Leaving Banff at 8.30 am, our aim was to drive to Lake Louise and hike the Agnes Lake trail.
The weather wasn't at all promising as we drove, [yet again], along the Bow Valley Way, to bear spot. Success - 1 elk and a contentedly, grazing black bear.
The weather didn't improve at all. The clouds were low and the rain was increasing in strength, when we arrived at Lake Louise. It seemed timely to check out the charm of the Fairmont Chateaux Lake Louise.
Stuart quickly came up with plan B.
After warming up with a delicious hot chocolate, we continued along the Trans Canadian Highway, to Kicking Horse Pass. I was busy taking photos of the misty view, when Stuart brought my attention to a train tunnel in the far distance.
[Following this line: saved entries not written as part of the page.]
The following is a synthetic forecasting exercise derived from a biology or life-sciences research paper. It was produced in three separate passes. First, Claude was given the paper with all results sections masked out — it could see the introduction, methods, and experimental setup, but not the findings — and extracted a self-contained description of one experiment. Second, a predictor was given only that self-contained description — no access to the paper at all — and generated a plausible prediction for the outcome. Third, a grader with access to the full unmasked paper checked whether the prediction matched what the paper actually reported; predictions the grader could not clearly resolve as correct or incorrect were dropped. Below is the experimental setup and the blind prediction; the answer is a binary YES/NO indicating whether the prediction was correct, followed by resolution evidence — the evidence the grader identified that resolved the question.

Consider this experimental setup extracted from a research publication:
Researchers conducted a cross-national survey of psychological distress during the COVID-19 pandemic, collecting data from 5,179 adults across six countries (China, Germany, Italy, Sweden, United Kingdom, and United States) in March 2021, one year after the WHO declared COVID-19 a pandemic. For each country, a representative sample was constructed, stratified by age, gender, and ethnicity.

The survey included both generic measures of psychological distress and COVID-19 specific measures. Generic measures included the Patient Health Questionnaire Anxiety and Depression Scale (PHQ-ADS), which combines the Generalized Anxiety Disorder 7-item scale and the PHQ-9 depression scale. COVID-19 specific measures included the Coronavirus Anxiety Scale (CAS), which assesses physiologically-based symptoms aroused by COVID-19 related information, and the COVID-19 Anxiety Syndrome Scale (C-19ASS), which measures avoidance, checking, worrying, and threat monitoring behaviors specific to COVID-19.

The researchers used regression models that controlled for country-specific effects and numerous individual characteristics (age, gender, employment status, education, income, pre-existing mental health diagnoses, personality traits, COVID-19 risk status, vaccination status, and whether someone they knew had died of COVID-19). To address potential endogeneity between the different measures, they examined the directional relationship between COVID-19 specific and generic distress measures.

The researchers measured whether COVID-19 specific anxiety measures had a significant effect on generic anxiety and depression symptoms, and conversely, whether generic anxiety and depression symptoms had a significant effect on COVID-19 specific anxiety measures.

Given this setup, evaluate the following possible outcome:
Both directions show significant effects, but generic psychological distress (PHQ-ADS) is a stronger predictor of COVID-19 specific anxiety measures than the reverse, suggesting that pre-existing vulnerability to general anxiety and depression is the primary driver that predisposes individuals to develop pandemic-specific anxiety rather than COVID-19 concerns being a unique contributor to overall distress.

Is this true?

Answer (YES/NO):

He then explained about the:-
"The steep grade of the railway through Kicking Horse Pass led to frequent accidents and expensive engines. In 1909, the CPR developed an alternative route, the Spiral Tunnels. The chosen route for the tunnels consisted of three-quarter circles driven into the valley walls.
The higher tunnel was about a thousand yards in length and ran south of the original track, under Cathedral Mountain. From here, the railway looped through the mountain, doubled back, and emerged, running beneath itself fifty feet lower.
Descending the valley side in almost the opposite direction before crossing the Kicking Horse River, the lower tunnel passed through Mount Ogden. This tunnel was a few yards shorter than the first, but the descent was nearly the same."
Imagine my excitement when 10 mins later, a freight train began climbing towards the spiral to make its ascent.
Spot the tunnel.
Spot the engine emerging from the tunnel.
Where is the head and tail of the train? It must be well over a kilometre long.
This may give you an idea. The tail [pink] is still entering the tunnel. The engine [red] has passed just below us.
This 1908 panorama from Wikipedia also helps.
As you can imagine we wasted some quite considerable time watching the train snaking its way along. We left as the tail came out of the far tunnel. As we drove further on, we met the engine exiting the 2nd spiral, but there was nowhere to pull over to view this.
The 2nd spiral to take the train through the pass. Sadly, the best I could do.
Our adventure continued on to the meeting of the Yoho and Kicking Horse Rivers.
Kicking Horse River.
It was quite difficult to find an unobstructed view of their confluence.
'The Natural Bridge' rock arch, a little further along the road, confines the Kicking Horse River to a narrow chute. It was fascinating to watch the glacial waters churning through and escaping into a vortex, before cascading on down the river.
The Natural Arch - above
Below the arch, it was relatively, calmly continuing its journey.
Our final destination - Emerald Lake.
This turquoise lake must be stunning on a clear sunny day. It certainly brought me joy as we hiked the 6km trail around its perimeter.
It was difficult for me to imagine that the green slope seen across the lake, is an extremely dangerous avalanche area in winter.
The Emerald River making its tranquil journey to the tumbling, rushing Kicking Horse River.
Views as we make our way around the lake.
A return 2.3 km trail, took us above the lake to the amazing Hamilton Fall. It was impossible to get a photograph that captures how stunning the fall is having descended from far above, through a deeply carved rock passage.
Field, nestling at the base of Kicking Horse Mountain, was established in the 1880's and soon became the hotbed centre for the railway construction.
The day was overcast, cold and drizzly, but it didn't dampen my enthusiasm for these mountains, lakes and rivers. My joy swelled when I spotted natures small miracles.